• [Your task]
The entries below contain a line with "Contrast-dependent surround suppression refers" and a line with "The researchers measured whether". Retype exactly everything from the first down to the second, both included, and nothing else.

─── Extracted data ───

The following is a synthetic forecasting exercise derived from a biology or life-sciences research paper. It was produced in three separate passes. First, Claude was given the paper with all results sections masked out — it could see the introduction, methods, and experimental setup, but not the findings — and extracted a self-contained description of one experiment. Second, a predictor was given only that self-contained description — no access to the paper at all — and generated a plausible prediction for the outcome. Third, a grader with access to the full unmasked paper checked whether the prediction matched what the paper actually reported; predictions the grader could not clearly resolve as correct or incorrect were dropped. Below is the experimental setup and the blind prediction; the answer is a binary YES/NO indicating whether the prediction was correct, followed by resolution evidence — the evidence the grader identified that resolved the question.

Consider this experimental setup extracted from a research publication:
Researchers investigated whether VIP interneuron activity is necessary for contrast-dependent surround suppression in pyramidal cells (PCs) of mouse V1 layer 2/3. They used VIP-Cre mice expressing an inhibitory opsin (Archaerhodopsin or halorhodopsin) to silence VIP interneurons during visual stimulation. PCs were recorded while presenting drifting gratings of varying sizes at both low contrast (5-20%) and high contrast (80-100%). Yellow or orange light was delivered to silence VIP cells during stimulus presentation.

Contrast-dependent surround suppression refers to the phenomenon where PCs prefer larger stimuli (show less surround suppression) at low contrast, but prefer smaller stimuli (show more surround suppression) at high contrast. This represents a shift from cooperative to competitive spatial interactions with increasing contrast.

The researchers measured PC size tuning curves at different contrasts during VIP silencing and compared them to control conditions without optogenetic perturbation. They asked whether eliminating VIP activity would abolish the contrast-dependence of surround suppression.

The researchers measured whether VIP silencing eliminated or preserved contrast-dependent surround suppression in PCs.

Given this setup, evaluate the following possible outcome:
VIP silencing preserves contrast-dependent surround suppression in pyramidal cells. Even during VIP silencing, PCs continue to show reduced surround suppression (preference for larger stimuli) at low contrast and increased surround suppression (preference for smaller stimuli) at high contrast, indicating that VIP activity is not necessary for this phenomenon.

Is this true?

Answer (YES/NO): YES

───
─── Extracted data ───

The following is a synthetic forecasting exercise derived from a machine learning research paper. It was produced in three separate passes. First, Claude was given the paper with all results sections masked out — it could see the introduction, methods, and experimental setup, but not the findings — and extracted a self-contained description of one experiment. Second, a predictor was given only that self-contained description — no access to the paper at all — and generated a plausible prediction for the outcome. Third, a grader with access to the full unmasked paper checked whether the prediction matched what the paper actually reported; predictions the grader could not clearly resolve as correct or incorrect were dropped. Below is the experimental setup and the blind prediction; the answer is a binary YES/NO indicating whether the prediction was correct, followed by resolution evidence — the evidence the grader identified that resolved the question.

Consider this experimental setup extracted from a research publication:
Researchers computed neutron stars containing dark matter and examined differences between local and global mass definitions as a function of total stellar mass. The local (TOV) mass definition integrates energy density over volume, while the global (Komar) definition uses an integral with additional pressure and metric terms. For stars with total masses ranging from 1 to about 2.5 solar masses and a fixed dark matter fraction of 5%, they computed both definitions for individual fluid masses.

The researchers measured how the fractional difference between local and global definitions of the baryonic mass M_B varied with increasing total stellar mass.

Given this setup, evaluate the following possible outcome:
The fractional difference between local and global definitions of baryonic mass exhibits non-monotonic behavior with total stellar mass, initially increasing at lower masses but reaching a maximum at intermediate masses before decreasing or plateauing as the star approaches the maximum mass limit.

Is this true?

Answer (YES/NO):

───
─── Extracted data ───

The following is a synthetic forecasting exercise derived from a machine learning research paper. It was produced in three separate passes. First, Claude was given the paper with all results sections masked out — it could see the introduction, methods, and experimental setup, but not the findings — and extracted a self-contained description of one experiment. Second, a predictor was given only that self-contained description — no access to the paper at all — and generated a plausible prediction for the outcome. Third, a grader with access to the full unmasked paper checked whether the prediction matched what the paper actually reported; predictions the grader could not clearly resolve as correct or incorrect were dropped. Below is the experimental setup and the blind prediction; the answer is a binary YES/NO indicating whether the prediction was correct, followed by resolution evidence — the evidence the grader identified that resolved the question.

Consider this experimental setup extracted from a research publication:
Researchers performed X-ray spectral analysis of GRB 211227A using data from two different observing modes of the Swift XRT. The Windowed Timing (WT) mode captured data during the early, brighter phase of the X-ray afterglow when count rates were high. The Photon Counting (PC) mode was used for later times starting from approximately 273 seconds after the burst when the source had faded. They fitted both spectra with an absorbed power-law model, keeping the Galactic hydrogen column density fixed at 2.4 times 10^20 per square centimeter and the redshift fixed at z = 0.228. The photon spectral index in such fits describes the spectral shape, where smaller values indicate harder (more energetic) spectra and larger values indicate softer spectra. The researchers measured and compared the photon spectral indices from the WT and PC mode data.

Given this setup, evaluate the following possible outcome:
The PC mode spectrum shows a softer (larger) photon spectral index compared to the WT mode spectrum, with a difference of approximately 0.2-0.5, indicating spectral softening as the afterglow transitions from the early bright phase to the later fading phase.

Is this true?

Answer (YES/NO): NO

───

• [Solved problem]
Contrast-dependent surround suppression refers to the phenomenon where PCs prefer larger stimuli (show less surround suppression) at low contrast, but prefer smaller stimuli (show more surround suppression) at high contrast. This represents a shift from cooperative to competitive spatial interactions with increasing contrast.

The researchers measured PC size tuning curves at different contrasts during VIP silencing and compared them to control conditions without optogenetic perturbation. They asked whether eliminating VIP activity would abolish the contrast-dependence of surround suppression.

The researchers measured whether VIP silencing eliminated or preserved contrast-dependent surround suppression in PCs.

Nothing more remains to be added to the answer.